Kuala Lumpur n’aime pas le piéton

Kuala Lumpur, la place du piéton dans la ville

Euh... il est où le trottoir ?

J’aimerais vous parler des problèmes environnementaux en Malaisie. C’est un domaine bien vaste et je ne connais pas assez les enjeux pour couvrir tout le sujet mais je peux déjà parler à mon échelle de mon ressenti. Je commence donc cette nouvelle catégorie d’articles par la place du piéton dans la ville.

D’abord, il faut savoir que la Malaisie qualifié de "pays en voie de développement" il y a encore quelques années, est maintenant un "pays développé". A ce titre, on est en droit de s’attendre à quelques mesures environnementales. Malheureusement, les autorités ne semblent pas vouloir sensibiliser la population à ce genre de préoccupation.

Le piéton n’a pas sa place sur l’espace public

Non en effet, ici rien n’est fait pour le piéton. Les quelques trottoirs existants sont en piteux état et non entretenus.

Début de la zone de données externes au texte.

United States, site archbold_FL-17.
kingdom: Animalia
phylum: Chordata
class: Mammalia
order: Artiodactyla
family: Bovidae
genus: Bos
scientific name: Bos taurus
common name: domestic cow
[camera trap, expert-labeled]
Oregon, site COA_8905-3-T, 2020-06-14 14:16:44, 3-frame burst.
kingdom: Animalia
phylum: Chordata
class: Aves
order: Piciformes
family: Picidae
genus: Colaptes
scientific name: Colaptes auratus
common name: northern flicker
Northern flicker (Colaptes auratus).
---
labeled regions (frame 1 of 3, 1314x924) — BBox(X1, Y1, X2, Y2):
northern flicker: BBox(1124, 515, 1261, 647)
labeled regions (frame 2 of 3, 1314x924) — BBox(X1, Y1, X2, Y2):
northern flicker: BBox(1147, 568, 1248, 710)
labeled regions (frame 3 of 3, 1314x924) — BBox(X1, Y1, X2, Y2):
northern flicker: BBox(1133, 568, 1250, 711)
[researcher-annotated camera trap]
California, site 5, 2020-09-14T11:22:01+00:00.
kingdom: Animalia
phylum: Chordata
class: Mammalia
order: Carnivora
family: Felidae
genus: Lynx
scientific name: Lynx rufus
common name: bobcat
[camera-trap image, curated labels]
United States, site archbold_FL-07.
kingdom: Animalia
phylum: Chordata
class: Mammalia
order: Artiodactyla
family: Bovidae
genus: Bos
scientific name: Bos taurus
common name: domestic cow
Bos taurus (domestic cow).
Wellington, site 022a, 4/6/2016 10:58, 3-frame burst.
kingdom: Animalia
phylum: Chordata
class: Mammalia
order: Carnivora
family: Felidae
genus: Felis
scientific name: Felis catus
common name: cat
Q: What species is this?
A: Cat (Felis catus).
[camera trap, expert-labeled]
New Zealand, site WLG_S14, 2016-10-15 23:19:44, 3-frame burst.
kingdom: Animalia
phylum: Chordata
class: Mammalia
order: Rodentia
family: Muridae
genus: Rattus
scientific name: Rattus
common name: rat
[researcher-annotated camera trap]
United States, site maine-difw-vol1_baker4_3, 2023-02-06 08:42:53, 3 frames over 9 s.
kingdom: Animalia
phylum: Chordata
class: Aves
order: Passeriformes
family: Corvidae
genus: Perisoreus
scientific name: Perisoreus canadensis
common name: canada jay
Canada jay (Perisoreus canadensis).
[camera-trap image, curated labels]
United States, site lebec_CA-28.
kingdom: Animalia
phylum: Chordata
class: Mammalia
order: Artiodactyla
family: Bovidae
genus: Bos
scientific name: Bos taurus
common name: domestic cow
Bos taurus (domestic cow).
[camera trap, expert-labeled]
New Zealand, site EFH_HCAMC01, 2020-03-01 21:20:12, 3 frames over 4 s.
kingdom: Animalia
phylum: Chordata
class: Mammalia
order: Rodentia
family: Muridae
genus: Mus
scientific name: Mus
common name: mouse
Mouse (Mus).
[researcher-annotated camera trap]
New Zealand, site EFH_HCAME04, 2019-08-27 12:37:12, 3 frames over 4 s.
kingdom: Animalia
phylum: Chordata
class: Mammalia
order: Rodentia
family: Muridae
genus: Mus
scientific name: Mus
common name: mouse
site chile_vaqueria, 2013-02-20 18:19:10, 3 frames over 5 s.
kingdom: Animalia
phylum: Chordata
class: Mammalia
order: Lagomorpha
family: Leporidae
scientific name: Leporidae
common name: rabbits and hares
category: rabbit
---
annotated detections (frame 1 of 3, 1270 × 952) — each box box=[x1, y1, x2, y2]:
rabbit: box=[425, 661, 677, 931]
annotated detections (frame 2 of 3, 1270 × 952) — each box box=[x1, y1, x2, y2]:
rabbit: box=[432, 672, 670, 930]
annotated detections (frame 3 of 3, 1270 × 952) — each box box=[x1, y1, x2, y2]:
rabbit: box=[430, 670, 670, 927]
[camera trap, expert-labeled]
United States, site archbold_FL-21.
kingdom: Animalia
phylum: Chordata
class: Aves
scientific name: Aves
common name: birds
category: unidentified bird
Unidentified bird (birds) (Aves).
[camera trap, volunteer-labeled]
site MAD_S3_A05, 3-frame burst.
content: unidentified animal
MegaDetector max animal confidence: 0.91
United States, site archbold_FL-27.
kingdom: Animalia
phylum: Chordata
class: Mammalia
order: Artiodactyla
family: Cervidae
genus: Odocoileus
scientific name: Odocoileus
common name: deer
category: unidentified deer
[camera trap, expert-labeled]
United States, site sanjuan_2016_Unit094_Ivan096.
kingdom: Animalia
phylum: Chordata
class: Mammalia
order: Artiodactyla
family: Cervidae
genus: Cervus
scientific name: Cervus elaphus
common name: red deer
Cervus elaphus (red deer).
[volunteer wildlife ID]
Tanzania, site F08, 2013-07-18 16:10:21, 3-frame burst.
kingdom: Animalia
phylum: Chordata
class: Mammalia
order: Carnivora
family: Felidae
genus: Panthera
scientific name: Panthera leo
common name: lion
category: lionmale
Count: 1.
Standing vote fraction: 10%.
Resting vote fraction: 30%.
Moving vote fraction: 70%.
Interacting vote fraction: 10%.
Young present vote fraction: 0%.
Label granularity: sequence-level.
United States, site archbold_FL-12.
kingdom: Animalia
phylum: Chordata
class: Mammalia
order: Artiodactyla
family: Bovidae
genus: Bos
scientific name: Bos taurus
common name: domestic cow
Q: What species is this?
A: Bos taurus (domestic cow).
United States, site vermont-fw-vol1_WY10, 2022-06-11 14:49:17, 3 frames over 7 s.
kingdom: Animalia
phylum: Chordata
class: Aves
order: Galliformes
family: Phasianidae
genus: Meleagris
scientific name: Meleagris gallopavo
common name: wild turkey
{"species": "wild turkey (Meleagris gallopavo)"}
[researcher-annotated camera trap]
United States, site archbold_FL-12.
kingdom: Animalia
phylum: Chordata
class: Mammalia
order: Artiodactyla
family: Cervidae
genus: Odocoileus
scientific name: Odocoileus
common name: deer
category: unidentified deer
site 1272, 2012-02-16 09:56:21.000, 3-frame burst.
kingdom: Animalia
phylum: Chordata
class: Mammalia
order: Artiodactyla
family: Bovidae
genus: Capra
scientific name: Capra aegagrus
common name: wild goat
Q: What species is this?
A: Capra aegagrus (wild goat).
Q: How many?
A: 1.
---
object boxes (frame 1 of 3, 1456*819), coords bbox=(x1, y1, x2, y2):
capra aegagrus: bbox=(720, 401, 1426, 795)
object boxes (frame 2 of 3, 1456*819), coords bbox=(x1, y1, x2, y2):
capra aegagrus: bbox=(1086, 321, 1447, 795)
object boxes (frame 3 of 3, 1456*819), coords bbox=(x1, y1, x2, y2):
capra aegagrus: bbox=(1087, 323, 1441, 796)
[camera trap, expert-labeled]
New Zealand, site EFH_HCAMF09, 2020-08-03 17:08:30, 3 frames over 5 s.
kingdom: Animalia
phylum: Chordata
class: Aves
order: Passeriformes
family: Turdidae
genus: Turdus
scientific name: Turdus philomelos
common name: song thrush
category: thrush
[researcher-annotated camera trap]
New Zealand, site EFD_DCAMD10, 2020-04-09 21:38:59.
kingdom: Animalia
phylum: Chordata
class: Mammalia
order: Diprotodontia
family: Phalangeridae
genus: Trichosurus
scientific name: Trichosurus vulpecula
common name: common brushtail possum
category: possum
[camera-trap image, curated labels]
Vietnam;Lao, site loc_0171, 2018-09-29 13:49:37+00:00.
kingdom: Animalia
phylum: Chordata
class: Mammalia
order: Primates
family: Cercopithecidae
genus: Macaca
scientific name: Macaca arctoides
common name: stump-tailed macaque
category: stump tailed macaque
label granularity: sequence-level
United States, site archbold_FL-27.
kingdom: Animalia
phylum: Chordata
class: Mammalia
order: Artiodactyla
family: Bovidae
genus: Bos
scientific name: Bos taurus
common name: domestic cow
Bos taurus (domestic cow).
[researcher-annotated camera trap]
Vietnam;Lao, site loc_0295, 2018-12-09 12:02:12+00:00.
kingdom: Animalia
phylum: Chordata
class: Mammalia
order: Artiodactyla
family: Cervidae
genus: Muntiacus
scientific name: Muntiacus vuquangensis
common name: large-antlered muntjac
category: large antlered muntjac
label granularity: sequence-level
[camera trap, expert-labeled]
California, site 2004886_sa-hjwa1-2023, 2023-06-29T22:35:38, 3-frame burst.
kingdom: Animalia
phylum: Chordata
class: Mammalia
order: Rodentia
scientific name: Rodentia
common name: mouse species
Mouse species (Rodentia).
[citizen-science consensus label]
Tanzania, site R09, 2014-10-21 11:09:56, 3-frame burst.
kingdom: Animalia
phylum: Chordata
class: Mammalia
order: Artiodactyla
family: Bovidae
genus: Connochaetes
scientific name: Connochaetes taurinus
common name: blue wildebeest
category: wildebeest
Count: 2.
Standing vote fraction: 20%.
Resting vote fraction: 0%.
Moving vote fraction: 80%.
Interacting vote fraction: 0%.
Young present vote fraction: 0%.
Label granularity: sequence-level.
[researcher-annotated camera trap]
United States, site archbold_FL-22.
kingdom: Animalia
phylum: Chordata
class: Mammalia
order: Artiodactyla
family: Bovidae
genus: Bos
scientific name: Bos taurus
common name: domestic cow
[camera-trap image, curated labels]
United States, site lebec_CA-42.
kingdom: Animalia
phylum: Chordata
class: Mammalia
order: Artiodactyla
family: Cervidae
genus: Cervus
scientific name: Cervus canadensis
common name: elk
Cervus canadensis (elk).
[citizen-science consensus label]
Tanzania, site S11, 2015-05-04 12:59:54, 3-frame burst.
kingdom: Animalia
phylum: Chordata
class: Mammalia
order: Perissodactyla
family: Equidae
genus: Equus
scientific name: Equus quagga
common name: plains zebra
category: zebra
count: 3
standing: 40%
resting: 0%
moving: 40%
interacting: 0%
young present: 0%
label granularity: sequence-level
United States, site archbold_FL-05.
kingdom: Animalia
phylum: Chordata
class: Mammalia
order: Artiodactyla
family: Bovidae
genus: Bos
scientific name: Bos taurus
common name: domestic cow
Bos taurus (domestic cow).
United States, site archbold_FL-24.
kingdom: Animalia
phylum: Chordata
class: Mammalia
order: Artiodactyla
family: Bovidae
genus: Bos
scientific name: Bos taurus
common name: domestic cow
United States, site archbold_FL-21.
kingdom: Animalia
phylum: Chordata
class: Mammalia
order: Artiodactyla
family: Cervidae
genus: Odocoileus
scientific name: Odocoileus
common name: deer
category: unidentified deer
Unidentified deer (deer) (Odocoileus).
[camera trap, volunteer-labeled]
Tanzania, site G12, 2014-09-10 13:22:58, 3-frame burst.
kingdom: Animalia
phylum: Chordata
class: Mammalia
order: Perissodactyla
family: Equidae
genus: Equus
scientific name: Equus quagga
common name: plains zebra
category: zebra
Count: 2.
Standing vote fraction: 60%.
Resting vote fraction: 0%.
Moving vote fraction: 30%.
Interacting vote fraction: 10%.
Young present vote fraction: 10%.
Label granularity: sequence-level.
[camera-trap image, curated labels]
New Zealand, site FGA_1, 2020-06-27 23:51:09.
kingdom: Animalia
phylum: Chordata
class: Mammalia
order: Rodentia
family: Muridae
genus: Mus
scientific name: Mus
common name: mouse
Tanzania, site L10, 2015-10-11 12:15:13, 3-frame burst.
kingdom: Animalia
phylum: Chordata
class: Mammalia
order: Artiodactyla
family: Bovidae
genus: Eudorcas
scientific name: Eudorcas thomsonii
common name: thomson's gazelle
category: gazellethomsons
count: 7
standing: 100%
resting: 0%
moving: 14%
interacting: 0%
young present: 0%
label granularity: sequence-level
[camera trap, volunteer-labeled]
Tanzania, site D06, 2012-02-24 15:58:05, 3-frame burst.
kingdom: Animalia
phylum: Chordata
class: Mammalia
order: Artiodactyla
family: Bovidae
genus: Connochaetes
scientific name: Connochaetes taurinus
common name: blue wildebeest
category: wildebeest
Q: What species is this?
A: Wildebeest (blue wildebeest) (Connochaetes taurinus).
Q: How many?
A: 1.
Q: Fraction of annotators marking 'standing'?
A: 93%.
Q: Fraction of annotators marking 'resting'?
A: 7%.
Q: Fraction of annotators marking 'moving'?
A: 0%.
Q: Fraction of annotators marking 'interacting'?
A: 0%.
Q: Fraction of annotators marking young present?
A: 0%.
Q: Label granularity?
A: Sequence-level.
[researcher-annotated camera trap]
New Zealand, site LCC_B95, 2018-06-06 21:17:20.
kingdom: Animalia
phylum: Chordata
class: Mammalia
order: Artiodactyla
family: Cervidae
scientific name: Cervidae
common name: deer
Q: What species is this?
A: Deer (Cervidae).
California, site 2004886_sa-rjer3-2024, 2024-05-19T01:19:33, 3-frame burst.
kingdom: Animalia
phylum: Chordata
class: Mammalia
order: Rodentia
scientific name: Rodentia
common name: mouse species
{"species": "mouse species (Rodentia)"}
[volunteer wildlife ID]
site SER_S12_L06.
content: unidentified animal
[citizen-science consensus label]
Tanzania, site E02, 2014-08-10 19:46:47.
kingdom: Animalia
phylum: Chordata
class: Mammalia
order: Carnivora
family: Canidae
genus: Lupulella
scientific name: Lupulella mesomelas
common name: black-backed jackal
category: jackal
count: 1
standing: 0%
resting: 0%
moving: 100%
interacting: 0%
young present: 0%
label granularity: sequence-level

Un trottoir encombré à Kuala Lumpur
Un trottoir encombré à Kuala Lumpur

Avant de venir nous installer en Malaisie, je regardais souvent sur Google Map, ce qui était à proximité des écoles des enfants ou des quartiers dans lesquels on envisageait de vivre. J'ai vite compris en arrivant que c’était peine perdue. Un commerce à 200m à vol d’oiseau peut être inatteignable à pied… Et c’est même très souvent le cas, il ne faut surtout pas se fier à la distance à vol d’oiseau car les frontières urbaines sont nombreuses et en particulier les autoroutes.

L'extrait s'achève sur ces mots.